--- Records supplied Enclosed Below ---

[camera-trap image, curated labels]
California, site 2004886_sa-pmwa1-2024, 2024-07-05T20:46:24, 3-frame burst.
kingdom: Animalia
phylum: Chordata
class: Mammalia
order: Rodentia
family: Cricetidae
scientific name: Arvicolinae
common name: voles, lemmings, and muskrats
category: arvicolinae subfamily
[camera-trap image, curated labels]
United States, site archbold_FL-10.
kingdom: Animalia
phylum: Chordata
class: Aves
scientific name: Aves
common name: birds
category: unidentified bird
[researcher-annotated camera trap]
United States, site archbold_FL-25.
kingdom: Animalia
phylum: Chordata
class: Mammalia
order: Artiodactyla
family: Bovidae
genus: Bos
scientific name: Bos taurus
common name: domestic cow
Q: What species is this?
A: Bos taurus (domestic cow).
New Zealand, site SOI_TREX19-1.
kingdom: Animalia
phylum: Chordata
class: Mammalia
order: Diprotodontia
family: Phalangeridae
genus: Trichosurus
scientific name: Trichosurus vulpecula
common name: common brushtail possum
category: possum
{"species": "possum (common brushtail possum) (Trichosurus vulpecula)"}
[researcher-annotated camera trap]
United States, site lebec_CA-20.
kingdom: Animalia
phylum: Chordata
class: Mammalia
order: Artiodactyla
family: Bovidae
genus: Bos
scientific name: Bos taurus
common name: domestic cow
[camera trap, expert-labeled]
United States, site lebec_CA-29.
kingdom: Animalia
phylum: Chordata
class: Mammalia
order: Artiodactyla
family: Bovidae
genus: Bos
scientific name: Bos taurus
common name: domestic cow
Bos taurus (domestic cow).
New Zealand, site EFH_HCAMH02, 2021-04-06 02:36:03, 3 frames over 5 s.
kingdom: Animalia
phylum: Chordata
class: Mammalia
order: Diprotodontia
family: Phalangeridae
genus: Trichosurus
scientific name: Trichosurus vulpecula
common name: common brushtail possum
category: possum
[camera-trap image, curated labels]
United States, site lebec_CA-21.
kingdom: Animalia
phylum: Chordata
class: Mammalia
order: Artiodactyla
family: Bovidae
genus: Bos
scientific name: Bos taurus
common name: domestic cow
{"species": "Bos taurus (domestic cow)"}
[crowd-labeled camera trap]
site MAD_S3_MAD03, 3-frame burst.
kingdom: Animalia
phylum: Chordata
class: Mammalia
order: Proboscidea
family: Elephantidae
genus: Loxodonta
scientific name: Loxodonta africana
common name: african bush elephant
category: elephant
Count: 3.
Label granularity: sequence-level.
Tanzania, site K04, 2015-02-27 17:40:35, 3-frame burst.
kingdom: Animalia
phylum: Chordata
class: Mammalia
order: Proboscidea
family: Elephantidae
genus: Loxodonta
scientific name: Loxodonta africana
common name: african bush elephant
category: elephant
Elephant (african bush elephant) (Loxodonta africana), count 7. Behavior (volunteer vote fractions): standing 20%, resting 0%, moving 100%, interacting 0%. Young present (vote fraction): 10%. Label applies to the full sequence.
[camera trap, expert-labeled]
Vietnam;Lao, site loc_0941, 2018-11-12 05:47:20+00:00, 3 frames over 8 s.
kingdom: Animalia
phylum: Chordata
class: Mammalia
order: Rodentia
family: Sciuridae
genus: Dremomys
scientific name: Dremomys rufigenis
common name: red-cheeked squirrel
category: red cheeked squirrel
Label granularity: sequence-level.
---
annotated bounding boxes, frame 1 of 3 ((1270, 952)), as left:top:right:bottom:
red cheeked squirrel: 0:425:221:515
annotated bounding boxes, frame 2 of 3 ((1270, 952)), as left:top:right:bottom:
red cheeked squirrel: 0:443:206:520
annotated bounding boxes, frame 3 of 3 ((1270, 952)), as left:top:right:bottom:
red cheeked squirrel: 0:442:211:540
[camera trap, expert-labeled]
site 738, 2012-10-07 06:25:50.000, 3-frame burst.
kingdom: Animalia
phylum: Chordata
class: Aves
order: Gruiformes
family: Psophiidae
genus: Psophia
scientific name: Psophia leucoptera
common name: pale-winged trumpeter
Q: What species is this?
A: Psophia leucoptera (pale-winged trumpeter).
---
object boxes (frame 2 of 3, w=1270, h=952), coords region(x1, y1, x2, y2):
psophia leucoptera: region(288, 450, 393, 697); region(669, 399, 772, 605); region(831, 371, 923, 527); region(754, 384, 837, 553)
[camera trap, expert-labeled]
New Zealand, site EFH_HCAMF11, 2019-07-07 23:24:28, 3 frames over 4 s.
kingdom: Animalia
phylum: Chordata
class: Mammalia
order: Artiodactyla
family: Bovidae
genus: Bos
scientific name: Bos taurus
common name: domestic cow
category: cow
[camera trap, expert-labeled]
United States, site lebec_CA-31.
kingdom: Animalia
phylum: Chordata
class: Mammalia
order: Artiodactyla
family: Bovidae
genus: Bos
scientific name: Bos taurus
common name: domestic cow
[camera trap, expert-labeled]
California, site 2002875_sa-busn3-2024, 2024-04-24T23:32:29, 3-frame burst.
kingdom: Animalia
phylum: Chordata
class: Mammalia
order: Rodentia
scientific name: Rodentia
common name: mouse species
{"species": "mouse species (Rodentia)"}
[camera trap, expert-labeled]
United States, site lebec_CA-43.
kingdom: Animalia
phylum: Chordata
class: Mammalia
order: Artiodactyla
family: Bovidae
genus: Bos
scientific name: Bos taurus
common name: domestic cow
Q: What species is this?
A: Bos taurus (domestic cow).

--- End of Enclosed Records supplied ---

◆ **Try it**:
Please write out the data again exactly as it stands.

◆ **Output of the task**:
[camera-trap image, curated labels]
California, site 2004886_sa-pmwa1-2024, 2024-07-05T20:46:24, 3-frame burst.
kingdom: Animalia
phylum: Chordata
class: Mammalia
order: Rodentia
family: Cricetidae
scientific name: Arvicolinae
common name: voles, lemmings, and muskrats
category: arvicolinae subfamily
[camera-trap image, curated labels]
United States, site archbold_FL-10.
kingdom: Animalia
phylum: Chordata
class: Aves
scientific name: Aves
common name: birds
category: unidentified bird
[researcher-annotated camera trap]
United States, site archbold_FL-25.
kingdom: Animalia
phylum: Chordata
class: Mammalia
order: Artiodactyla
family: Bovidae
genus: Bos
scientific name: Bos taurus
common name: domestic cow
Q: What species is this?
A: Bos taurus (domestic cow).
New Zealand, site SOI_TREX19-1.
kingdom: Animalia
phylum: Chordata
class: Mammalia
order: Diprotodontia
family: Phalangeridae
genus: Trichosurus
scientific name: Trichosurus vulpecula
common name: common brushtail possum
category: possum
{"species": "possum (common brushtail possum) (Trichosurus vulpecula)"}
[researcher-annotated camera trap]
United States, site lebec_CA-20.
kingdom: Animalia
phylum: Chordata
class: Mammalia
order: Artiodactyla
family: Bovidae
genus: Bos
scientific name: Bos taurus
common name: domestic cow
[camera trap, expert-labeled]
United States, site lebec_CA-29.
kingdom: Animalia
phylum: Chordata
class: Mammalia
order: Artiodactyla
family: Bovidae
genus: Bos
scientific name: Bos taurus
common name: domestic cow
Bos taurus (domestic cow).
New Zealand, site EFH_HCAMH02, 2021-04-06 02:36:03, 3 frames over 5 s.
kingdom: Animalia
phylum: Chordata
class: Mammalia
order: Diprotodontia
family: Phalangeridae
genus: Trichosurus
scientific name: Trichosurus vulpecula
common name: common brushtail possum
category: possum
[camera-trap image, curated labels]
United States, site lebec_CA-21.
kingdom: Animalia
phylum: Chordata
class: Mammalia
order: Artiodactyla
family: Bovidae
genus: Bos
scientific name: Bos taurus
common name: domestic cow
{"species": "Bos taurus (domestic cow)"}
[crowd-labeled camera trap]
site MAD_S3_MAD03, 3-frame burst.
kingdom: Animalia
phylum: Chordata
class: Mammalia
order: Proboscidea
family: Elephantidae
genus: Loxodonta
scientific name: Loxodonta africana
common name: african bush elephant
category: elephant
Count: 3.
Label granularity: sequence-level.
Tanzania, site K04, 2015-02-27 17:40:35, 3-frame burst.
kingdom: Animalia
phylum: Chordata
class: Mammalia
order: Proboscidea
family: Elephantidae
genus: Loxodonta
scientific name: Loxodonta africana
common name: african bush elephant
category: elephant
Elephant (african bush elephant) (Loxodonta africana), count 7. Behavior (volunteer vote fractions): standing 20%, resting 0%, moving 100%, interacting 0%. Young present (vote fraction): 10%. Label applies to the full sequence.
[camera trap, expert-labeled]
Vietnam;Lao, site loc_0941, 2018-11-12 05:47:20+00:00, 3 frames over 8 s.
kingdom: Animalia
phylum: Chordata
class: Mammalia
order: Rodentia
family: Sciuridae
genus: Dremomys
scientific name: Dremomys rufigenis
common name: red-cheeked squirrel
category: red cheeked squirrel
Label granularity: sequence-level.
---
annotated bounding boxes, frame 1 of 3 ((1270, 952)), as left:top:right:bottom:
red cheeked squirrel: 0:425:221:515
annotated bounding boxes, frame 2 of 3 ((1270, 952)), as left:top:right:bottom:
red cheeked squirrel: 0:443:206:520
annotated bounding boxes, frame 3 of 3 ((1270, 952)), as left:top:right:bottom:
red cheeked squirrel: 0:442:211:540
[camera trap, expert-labeled]
site 738, 2012-10-07 06:25:50.000, 3-frame burst.
kingdom: Animalia
phylum: Chordata
class: Aves
order: Gruiformes
family: Psophiidae
genus: Psophia
scientific name: Psophia leucoptera
common name: pale-winged trumpeter
Q: What species is this?
A: Psophia leucoptera (pale-winged trumpeter).
---
object boxes (frame 2 of 3, w=1270, h=952), coords region(x1, y1, x2, y2):
psophia leucoptera: region(288, 450, 393, 697); region(669, 399, 772, 605); region(831, 371, 923, 527); region(754, 384, 837, 553)
[camera trap, expert-labeled]
New Zealand, site EFH_HCAMF11, 2019-07-07 23:24:28, 3 frames over 4 s.
kingdom: Animalia
phylum: Chordata
class: Mammalia
order: Artiodactyla
family: Bovidae
genus: Bos
scientific name: Bos taurus
common name: domestic cow
category: cow
[camera trap, expert-labeled]
United States, site lebec_CA-31.
kingdom: Animalia
phylum: Chordata
class: Mammalia
order: Artiodactyla
family: Bovidae
genus: Bos
scientific name: Bos taurus
common name: domestic cow
[camera trap, expert-labeled]
California, site 2002875_sa-busn3-2024, 2024-04-24T23:32:29, 3-frame burst.
kingdom: Animalia
phylum: Chordata
class: Mammalia
order: Rodentia
scientific name: Rodentia
common name: mouse species
{"species": "mouse species (Rodentia)"}
[camera trap, expert-labeled]
United States, site lebec_CA-43.
kingdom: Animalia
phylum: Chordata
class: Mammalia
order: Artiodactyla
family: Bovidae
genus: Bos
scientific name: Bos taurus
common name: domestic cow
Q: What species is this?
A: Bos taurus (domestic cow).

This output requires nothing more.